Spatial question records:
- - - - - - -
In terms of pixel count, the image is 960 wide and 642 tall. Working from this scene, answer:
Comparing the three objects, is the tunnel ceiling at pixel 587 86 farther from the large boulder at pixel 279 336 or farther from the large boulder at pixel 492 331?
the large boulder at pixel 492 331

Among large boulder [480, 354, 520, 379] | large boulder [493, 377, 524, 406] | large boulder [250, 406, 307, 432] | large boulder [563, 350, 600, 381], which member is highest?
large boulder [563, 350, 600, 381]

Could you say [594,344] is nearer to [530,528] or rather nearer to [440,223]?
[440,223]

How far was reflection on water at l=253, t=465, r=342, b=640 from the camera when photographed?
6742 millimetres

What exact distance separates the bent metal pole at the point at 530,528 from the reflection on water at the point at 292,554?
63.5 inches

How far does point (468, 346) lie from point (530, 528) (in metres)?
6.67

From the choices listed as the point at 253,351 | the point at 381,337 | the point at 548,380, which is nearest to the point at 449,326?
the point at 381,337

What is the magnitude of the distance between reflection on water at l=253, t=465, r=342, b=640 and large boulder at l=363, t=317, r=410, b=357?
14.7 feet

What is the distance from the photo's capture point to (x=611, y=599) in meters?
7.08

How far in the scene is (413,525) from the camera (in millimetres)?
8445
- - - - - - -
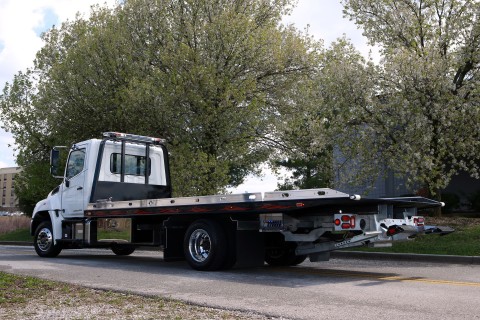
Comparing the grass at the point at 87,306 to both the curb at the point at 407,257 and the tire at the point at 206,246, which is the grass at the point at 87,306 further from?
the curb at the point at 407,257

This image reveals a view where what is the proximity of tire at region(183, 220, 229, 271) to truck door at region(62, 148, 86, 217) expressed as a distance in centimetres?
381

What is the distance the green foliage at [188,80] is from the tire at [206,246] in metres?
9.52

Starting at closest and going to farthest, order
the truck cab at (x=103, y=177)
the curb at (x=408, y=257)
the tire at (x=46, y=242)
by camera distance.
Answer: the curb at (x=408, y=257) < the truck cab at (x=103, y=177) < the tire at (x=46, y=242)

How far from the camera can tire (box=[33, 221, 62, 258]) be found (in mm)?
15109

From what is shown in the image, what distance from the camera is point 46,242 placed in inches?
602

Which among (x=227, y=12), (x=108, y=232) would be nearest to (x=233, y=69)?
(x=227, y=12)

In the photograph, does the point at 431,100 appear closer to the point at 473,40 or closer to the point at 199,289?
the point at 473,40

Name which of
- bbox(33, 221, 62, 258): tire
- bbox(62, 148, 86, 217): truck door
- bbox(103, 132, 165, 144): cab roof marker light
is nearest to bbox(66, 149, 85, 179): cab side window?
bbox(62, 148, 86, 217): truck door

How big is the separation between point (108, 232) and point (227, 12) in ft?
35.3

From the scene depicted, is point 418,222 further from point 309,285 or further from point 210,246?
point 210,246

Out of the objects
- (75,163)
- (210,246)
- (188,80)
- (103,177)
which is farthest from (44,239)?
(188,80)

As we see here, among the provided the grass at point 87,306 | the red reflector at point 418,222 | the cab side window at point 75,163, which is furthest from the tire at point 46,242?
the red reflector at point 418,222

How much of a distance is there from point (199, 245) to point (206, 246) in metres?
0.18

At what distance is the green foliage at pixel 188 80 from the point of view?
- - - - - - -
> [REQUIREMENTS]:
Format the lines starting at the one containing "In terms of" and ending at the one containing "Comparing the three" as a JSON list of strings, one string per line, leaving out blank lines.

> [WRITTEN ANSWER]:
[
  "In terms of pixel count, the image is 960 wide and 642 tall. Working from this scene, answer:",
  "Comparing the three objects, is the tunnel ceiling at pixel 587 86 farther from the large boulder at pixel 279 336 or farther from the large boulder at pixel 492 331?"
]